Portfolio value is calculated separately for each margin wallet by adding the account balance to the profit or loss from open positions held within the wallet:
Portfolio Value = Balance Value in USD + Profit or Loss from Open Positions
This calculation happens in real-time and you can view this on the Balances panel as the market moves.
We calculate the profit or loss from open positions based on our estimate of the current price of the instrument:
For inverse Derivatives, profit or loss is calculated as:
Profit or Loss from Open Positions = ( 1 / Entry Price - 1 / Current Price ) * Position Size
For linear Derivatives, profit or loss is calculated as:
Profit or Loss from Open Positions = ( Current Price - Entry Price ) * Position Size
We continuously update our estimates of current instrument prices based on current spot prices (as given by our real-time indices), and our estimate of the current forward premium or discount:
Mark Price = Index Price + Current Forward Premium or Discount
We calculate the current forward premium or discount as the percentage deviation of the instrument's current mid price from the spot price.
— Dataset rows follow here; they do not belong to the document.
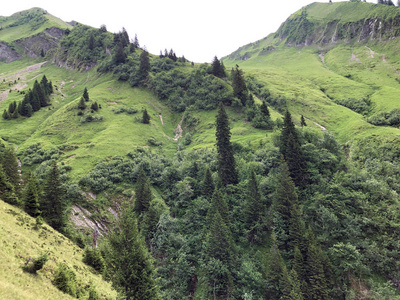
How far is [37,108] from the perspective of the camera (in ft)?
403

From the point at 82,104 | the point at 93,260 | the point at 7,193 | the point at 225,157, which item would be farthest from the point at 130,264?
the point at 82,104

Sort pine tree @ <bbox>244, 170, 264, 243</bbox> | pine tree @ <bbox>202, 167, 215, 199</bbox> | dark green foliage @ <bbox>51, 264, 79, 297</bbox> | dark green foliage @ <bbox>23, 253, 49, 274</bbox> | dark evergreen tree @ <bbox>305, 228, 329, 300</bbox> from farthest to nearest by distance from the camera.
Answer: pine tree @ <bbox>202, 167, 215, 199</bbox> → pine tree @ <bbox>244, 170, 264, 243</bbox> → dark evergreen tree @ <bbox>305, 228, 329, 300</bbox> → dark green foliage @ <bbox>51, 264, 79, 297</bbox> → dark green foliage @ <bbox>23, 253, 49, 274</bbox>

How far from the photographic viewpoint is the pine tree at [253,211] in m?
54.0

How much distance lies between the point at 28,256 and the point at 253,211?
45.7 meters

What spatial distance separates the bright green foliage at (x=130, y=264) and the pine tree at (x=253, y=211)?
32796 mm

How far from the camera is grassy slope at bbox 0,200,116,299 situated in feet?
57.5

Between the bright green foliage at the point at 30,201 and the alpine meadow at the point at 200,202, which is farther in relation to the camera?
the bright green foliage at the point at 30,201

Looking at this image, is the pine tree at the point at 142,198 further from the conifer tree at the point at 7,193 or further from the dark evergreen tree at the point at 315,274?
the dark evergreen tree at the point at 315,274

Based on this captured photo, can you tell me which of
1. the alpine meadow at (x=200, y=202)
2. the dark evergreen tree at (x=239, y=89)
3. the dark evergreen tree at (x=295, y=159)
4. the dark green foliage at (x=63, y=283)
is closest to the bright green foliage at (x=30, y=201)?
the alpine meadow at (x=200, y=202)

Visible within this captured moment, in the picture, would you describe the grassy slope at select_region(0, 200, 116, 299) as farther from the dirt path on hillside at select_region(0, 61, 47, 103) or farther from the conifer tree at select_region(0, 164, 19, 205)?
the dirt path on hillside at select_region(0, 61, 47, 103)

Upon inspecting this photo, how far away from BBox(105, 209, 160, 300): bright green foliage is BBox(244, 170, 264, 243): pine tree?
32796mm

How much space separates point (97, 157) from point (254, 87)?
112276mm

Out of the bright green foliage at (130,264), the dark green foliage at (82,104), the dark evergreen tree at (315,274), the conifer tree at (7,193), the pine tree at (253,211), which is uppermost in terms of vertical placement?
the dark green foliage at (82,104)

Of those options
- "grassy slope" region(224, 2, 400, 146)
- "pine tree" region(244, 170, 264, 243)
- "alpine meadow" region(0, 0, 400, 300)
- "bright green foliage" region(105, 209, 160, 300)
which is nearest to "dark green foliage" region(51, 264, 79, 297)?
"alpine meadow" region(0, 0, 400, 300)
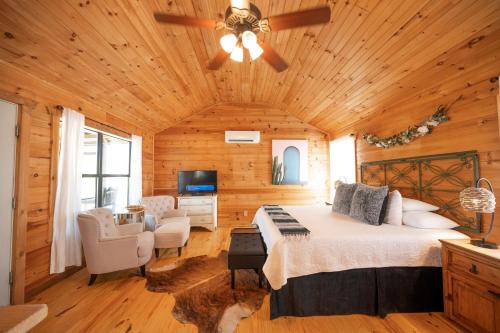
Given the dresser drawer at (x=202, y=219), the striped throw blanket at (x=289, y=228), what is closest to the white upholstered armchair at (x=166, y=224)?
the dresser drawer at (x=202, y=219)

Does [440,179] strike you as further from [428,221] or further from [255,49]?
[255,49]

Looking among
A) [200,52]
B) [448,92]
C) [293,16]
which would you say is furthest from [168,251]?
[448,92]

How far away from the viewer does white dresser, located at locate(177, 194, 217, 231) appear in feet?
15.2

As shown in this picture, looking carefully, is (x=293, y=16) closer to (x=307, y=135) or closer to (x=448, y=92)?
(x=448, y=92)

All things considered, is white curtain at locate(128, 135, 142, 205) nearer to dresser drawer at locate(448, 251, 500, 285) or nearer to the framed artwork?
the framed artwork

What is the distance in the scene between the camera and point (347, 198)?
2926 millimetres

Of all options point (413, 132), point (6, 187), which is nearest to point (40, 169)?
point (6, 187)

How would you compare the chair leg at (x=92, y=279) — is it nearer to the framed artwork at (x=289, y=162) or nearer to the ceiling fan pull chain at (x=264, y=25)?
the ceiling fan pull chain at (x=264, y=25)

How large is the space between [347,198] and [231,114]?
3423mm

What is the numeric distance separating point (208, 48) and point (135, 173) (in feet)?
9.39

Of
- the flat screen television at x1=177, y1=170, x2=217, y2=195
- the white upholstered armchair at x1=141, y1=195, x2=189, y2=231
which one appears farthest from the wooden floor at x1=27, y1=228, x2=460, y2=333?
the flat screen television at x1=177, y1=170, x2=217, y2=195

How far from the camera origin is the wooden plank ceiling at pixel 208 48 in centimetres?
176

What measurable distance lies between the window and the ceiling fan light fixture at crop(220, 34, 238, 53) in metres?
2.72

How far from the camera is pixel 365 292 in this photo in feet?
6.38
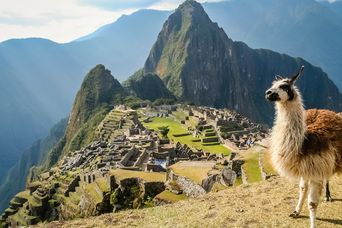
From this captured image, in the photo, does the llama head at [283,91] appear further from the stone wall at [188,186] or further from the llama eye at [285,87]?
the stone wall at [188,186]

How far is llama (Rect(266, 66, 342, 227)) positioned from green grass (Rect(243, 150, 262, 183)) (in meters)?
5.32

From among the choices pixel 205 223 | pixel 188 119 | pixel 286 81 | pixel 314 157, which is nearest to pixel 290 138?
pixel 314 157

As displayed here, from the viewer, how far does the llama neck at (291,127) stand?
6098 millimetres

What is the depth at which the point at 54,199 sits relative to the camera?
27.2 m

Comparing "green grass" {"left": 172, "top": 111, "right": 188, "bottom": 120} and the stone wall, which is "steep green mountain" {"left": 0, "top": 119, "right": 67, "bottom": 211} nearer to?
"green grass" {"left": 172, "top": 111, "right": 188, "bottom": 120}

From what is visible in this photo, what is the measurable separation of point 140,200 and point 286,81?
8.67m

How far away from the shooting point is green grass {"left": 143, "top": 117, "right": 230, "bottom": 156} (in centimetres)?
4001

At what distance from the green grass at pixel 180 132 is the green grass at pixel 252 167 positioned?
65.9 feet

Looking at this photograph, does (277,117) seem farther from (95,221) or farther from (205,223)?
(95,221)

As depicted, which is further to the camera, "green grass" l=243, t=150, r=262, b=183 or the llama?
"green grass" l=243, t=150, r=262, b=183

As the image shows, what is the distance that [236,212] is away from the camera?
730 cm

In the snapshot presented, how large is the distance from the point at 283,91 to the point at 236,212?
2402 mm

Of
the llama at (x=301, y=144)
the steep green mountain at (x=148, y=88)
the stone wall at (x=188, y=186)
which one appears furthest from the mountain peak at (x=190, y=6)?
the llama at (x=301, y=144)

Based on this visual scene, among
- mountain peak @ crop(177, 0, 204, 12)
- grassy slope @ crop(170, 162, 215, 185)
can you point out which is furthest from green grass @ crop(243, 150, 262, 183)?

The maximum permissible premium or discount is capped at 1% for Derivatives with 1 day to maturity and 20% for Derivatives with 210 days to maturity and is linearly interpolated in between (perpetual derivatives, which do not expire, have a premium cap of 1%).
Note that our estimate of current instrument prices is used only for margin management and does not affect your actual profit or loss once a position is closed out or settled.